2.2 On request from Scimitar, the statement of Shri Arun Singhi, Director, Scimitar, Shri G. L. Lath, Joint President and Company Secretary of DFTL, Shri Suraj Saraogi, Director of Keynote, Shri. L. R. Daga, Joint President, Zenith Ltd. and Shri Sharad Rathi, were forwarded to it vide letter dated February 20, 2006.

3. REPLY DATED JULY 24, 2006 OF SCIMITAR TO THE SHOW CAUSE NOTICE 3.1 Scimitar in their reply stated that Section 11(4) was inserted in the SEBI Act, 1992 with effect from October 29, 2002 whereas the alleged violation pertains to the period November 6, 2000 to October 31, 2001. Hence the said section has no retrospective effect and cannot be applicable in this matter.

3.2 Scimitar also stated that it had been holding shares of DFTL prior to and subsequent to the investigation period and had traded not only in the shares of DFTL but also in various other shares during the relevant period. They stated that their decision to trade in the shares of DFTL was based on their commercial wisdom and was not guided by any manipulative intent or design.

WRITTEN PROBLEM 1 -
Name every person in the Scimitar excerpt whose statement was forwarded to Scimitar.
WRITTEN PROBLEM 2 -
Write the next part of the Scimitar excerpt, starting after its final sentence.
Nothing in the lines is needed for this work.

DATA PROVIDED -
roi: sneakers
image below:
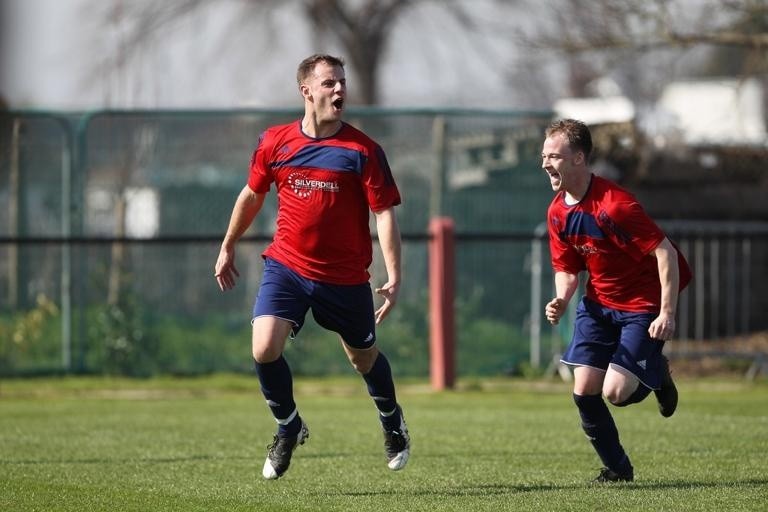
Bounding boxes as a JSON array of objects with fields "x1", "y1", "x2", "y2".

EXERCISE RESPONSE 1 -
Shri Arun Singhi, Shri G. L. Lath, Shri Suraj Saraogi, Shri L. R. Daga and Shri Sharad Rathi.

EXERCISE RESPONSE 2 -
3.3 Scimitar submitted that the price of the scrip is based on host of other factors like global trends, future potential of the industry, demand and supply, performance of the economy etc. including the profit of the company 3.4 Scimitar submitted that they had extended a total loan of Rs 1,01,89,000/- to Rathi for investing in the securities market without entering into any loan agreement and without charging any interest on the loan as he was well known to Yash Birla Group of which they are a part and the said loan was extended to him on the above basis of relationship.

3.5 Scimitar denied that the trades done by Rathi in the scrip of DFTL were done on their behalf. They submitted that inadvertently there has been a lapse on their part as they have not disclosed the increase in their share holding by 2.25% of the company on March 31, 2001 and the same was disclosed to the company DFTL immediately when they became aware about the lapse and the same is evident from the disclosure made by DFTL for the quarter ending September 30, 2001 to BSE.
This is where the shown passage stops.